We also need oak bark or wood chips. Take 1 tbsp. l oak bark, as well as 6-7 pre-crushed dried apricots and prunes and add them to our homemade whiskey.

Preparations are over, followed by insistence. The capacity in which our future whiskey will be infused must be selected in such a way that it will completely fill the drink. The fact is that the final quality of the drink directly depends on the amount of air in the tank, so try to fill it completely. The recommended period of infusion is 2 weeks, but if there is not enough patience or time is running out, it is possible earlier. Before serving a drink to the table, do not forget to filter it.

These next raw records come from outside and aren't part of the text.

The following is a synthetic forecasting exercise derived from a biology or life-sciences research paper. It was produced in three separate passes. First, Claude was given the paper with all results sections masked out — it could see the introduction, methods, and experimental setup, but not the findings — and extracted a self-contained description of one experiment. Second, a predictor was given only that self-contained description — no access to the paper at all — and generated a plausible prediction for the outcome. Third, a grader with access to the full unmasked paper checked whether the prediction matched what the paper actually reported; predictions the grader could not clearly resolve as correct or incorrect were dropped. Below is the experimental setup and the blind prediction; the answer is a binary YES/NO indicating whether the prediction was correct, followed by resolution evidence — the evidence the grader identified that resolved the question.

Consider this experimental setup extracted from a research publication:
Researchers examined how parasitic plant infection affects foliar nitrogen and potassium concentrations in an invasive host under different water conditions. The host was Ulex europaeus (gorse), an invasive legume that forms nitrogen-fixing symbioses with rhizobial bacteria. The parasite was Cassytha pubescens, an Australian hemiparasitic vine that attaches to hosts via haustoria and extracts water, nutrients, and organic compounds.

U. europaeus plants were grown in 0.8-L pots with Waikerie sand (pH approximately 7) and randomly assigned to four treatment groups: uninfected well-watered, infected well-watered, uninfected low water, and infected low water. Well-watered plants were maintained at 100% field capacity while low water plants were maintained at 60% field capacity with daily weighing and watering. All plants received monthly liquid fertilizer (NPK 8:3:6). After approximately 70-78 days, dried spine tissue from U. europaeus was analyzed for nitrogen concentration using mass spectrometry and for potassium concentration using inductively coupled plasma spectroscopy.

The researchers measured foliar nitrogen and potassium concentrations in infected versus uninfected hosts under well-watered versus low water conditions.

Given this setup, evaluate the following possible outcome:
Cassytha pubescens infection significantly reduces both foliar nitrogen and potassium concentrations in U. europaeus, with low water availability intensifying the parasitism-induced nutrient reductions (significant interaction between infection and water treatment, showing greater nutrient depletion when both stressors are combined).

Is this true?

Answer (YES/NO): NO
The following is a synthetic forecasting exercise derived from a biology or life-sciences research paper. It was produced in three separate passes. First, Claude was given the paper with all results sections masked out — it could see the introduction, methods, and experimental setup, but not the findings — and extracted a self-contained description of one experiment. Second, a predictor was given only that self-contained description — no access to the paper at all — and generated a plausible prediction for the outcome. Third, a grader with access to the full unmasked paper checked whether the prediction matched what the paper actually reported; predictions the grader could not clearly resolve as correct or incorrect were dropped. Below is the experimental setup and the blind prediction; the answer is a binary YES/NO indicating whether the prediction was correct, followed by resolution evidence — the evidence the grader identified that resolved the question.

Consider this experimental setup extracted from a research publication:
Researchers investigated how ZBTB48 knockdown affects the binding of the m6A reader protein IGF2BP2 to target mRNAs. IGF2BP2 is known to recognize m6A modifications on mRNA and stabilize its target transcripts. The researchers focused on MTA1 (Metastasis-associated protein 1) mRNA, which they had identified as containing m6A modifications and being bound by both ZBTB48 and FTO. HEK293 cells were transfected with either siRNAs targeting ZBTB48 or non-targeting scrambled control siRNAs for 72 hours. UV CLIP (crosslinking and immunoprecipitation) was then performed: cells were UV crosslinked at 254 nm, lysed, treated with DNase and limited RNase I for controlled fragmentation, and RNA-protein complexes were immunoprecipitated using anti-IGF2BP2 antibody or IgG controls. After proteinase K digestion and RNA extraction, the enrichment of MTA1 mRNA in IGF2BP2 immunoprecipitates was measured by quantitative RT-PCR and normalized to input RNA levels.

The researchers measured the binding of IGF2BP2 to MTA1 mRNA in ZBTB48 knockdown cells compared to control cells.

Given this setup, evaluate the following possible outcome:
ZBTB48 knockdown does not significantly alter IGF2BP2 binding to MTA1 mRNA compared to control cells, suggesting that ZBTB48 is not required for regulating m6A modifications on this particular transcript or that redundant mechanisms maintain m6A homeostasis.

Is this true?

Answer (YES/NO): NO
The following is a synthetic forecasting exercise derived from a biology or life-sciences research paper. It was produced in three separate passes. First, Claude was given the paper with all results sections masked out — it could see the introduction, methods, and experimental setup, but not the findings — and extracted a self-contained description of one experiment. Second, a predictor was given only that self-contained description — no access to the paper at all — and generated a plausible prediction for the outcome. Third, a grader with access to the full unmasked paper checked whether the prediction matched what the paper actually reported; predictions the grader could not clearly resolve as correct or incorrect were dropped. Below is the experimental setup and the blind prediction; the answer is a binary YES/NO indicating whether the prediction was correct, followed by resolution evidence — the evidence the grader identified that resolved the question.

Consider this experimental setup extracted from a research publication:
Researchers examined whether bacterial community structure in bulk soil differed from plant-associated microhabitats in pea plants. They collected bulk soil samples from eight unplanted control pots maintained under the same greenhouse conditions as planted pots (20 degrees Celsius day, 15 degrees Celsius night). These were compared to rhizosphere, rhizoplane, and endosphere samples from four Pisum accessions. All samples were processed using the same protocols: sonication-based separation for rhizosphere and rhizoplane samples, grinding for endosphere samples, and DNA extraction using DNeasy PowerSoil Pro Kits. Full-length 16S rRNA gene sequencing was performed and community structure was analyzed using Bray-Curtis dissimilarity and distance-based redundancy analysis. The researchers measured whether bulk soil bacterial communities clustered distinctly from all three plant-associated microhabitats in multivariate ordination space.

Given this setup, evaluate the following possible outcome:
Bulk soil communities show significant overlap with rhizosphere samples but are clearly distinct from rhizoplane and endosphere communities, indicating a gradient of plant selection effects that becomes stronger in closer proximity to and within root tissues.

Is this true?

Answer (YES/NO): NO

Making homemade whiskey not only allows you to get a drink that is very close in its taste to the original, made with your own hands, but also significantly save on its cost, since “branded” whiskey is not a cheap pleasure and can afford it not every.

At the same time, there are a lot of recipes for making this drink, because today it is produced not only by the historical “parents” of Scotland and Ireland, but also in the USA, Australia and even Japan, and the taste of the product is different for each manufacturer.

Prepare this noble drink at home and enjoy its majestic, mild flavor!